The great thing about the NHL schedule is that once the games start coming, they come fast and furious. If you were to, say, take an embarrassing faceplant in a key divisional match-up, you are likely to get the chance to redeem yourself in short order. For the Ottawa Senators, Sunday night’s tilt against the Buffalo Sabres was just such an opportunity.
To say the Sens seemed like they were laser-focused on getting off to a positive start tonight would be an understatement, as Tim Stützle opened the scoring less than a minute into the game:
In rapid succession thereafter, Mark Kastelic got a semi-breakaway, though he never quite settled the puck to get a clean shot off, Thomas Chabot walked right in on Craig Anderson before being denied, and Brady Tkachuk hit the post twice in the same shift.

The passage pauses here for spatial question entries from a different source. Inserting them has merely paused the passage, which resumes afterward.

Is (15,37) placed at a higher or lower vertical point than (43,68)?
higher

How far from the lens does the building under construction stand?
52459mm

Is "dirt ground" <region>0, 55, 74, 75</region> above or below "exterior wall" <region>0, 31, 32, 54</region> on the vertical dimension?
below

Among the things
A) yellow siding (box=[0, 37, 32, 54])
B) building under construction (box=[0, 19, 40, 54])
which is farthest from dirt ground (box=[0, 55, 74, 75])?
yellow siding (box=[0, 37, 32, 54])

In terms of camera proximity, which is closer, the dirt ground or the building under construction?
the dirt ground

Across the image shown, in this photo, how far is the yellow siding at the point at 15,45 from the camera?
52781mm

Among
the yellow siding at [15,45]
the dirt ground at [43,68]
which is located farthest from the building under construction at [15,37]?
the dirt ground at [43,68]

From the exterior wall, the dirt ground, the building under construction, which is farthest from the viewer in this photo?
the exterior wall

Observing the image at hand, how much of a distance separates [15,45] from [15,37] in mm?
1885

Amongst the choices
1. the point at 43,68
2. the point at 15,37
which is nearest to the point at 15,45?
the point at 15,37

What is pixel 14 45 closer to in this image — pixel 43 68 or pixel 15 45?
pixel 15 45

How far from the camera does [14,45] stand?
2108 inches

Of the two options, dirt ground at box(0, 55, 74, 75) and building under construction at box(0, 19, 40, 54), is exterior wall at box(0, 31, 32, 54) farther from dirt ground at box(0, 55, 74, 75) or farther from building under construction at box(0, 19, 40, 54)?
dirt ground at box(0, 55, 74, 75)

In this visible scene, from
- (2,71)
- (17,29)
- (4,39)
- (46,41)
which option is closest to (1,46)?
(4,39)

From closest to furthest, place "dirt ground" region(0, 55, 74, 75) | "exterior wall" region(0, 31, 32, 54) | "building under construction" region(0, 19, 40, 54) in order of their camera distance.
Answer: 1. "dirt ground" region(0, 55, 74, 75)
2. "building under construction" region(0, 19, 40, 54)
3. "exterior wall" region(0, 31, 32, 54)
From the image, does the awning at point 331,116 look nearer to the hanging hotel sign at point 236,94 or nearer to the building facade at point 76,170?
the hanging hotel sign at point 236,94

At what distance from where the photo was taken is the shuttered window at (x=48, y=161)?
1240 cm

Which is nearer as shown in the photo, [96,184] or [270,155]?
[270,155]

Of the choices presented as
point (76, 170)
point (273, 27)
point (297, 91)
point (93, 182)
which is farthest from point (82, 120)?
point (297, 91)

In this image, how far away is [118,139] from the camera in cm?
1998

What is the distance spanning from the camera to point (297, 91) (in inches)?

If there were any concerns about a potential letdown after the Detroit game, those were quickly allayed.
That’s not to say that the Sabres didn’t have their chances in the opening frame, but Anton Forsberg was more than up to the challenge when called upon and some stellar work by the Penalty Kill, particularly Stützle, helped counteract a lengthy Sabres 5-on-3 to close out the stanza.
The start of the second period was eerily familiar, in the worst way, to the Red Wings match-up with the Sabres pushing heavily and eventually finding the equalizer courtesy of Zemgus Girgensons (great name):
In case you were wondering how the Sabres got a clean breakaway less than ten seconds after the Sens had the puck:
1) Alex DeBrincat gave the puck away feebly along the boards
2) Travis Hamonic made an indefensible change, totally hanging Thomas Chabot out to dry
3) Jake Sanderson misread the situation and didn’t attempt to close off the pass up the middle
Et voila, from total nothing play to the puck in the back of your net in under ten seconds!
The good news is that Ottawa regained their footing in the game shortly thereafter and generated a couple of quality chances, two for Drake Batherson in particular, though Anderson was up to the task in the Buffalo net.
Almost exactly halfway through the second period, the Sens earned a power play and Jacob Lucchini, who had another strong game, was rewarded with his first NHL goal.
One of the coolest things about being a fan of NHL hockey is seeing the excitement of guys when they score their first goal in the big show. Especially for someone like Lucchini, who until a couple weeks ago was not a sure thing to ever even play in the NHL, you can tell how big of a deal it is.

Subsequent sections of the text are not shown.